Compared with Iraq and Afghanistan, the American civilian aid effort in Tunisia is minuscule. State Department officials are overreacting to their expensive failures in Afghanistan, Iraq, and Pakistan and shifting to a minimalist extreme.

In conversations, American diplomats in Tunis focused on limiting their aid efforts and engaging in only traditional diplomacy. Many of them had served in Iraq or Afghanistan and apparently saw the aid programs there as wasteful aberrations that departed from the State Department’s true diplomatic mission.

They are wrong. The State Department and other civilian agencies must learn how to devise, properly fund, and implement programs like the one that brought Ben Romdhane and the other Arab American entrepreneurs to Tunis. Facilitating investment, entrepreneurship, and educational exchanges on a vast scale should be a core element of the State Department’s mission. The Tunisian businessmen I spoke with were correct. American investment, consumerism, and technology are our most powerful tools against militancy. The United States should be confident of those weapons and not fear Ennahda and other moderate Islamist parties.

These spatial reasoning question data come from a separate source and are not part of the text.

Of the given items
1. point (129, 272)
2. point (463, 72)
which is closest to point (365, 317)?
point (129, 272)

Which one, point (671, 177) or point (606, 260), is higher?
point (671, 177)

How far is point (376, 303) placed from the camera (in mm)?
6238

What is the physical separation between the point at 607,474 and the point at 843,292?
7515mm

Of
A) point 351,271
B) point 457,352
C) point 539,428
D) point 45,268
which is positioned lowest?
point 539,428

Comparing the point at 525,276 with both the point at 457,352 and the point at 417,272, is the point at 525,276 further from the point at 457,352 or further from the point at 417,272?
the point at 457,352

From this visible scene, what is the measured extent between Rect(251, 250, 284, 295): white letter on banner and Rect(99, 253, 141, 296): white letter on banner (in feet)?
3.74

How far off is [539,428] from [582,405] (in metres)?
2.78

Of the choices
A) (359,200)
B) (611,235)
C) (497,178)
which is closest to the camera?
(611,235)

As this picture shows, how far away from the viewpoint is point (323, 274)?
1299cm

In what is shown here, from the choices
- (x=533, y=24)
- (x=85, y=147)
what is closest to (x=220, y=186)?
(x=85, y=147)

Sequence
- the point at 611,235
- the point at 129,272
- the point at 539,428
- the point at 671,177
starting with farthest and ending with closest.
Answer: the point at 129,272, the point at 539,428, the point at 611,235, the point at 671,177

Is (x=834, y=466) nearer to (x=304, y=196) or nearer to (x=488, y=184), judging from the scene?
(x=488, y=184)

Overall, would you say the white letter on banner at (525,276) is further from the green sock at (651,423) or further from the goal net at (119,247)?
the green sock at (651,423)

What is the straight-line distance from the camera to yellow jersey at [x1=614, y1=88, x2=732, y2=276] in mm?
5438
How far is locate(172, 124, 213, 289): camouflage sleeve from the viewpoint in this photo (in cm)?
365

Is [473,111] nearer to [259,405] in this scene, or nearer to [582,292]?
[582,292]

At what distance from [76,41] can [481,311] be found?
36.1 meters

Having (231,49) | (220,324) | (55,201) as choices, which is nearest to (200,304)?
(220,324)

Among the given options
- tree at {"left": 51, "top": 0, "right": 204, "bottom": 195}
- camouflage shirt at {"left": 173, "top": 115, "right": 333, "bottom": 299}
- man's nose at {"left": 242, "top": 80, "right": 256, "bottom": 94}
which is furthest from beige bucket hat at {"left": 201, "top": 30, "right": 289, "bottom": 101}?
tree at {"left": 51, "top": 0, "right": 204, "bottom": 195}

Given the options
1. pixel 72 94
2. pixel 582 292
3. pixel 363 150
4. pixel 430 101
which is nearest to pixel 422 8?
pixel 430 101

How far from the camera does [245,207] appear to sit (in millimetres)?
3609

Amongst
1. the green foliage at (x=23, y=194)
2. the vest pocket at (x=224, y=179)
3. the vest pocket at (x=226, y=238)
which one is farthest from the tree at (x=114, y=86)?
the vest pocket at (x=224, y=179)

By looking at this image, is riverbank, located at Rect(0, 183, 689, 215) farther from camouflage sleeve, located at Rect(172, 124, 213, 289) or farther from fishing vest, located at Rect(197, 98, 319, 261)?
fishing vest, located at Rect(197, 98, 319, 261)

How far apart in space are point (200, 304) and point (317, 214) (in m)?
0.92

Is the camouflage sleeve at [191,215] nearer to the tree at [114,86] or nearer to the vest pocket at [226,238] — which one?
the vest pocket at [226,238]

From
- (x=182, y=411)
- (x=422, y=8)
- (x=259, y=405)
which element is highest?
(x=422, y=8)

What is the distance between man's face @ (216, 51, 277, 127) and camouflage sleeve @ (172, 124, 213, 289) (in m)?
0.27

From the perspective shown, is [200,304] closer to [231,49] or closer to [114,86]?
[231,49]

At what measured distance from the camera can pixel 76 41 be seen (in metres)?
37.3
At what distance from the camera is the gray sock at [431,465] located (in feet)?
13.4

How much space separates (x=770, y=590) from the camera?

In interviews, Tunisian Islamists said they did not want American meddling in their political affairs, but they were eager to be part of the world economy. Becoming Hamas-like international pariahs seemed to hold little appeal for them. They too know that a by-product of a globalized economy is that isolation now carries a staggering economic cost.

Asked what U.S. policies would most help Muslim moderates, Ennahda founder Ghannouchi echoed secular Tunisians. He called for the U.S. government to “encourage investment,” “encourage tourism,” and sharply expand training and educational exchange programs. Asked what U.S. policies were most destructive, he said that unilateral U.S. military interventions undermine Muslim moderates.

A week after I visited Tunisia, three hundred people packed a Carnegie Endowment conference in Washington where Islamists from Tunisia, Egypt, Libya, Morocco, and Jordan tried to explain their views and goals. Americans asked Islamists if their commitment to democracy was real. Islamists asked the same question back. Some exchanges were tense, but an awkward dialogue began.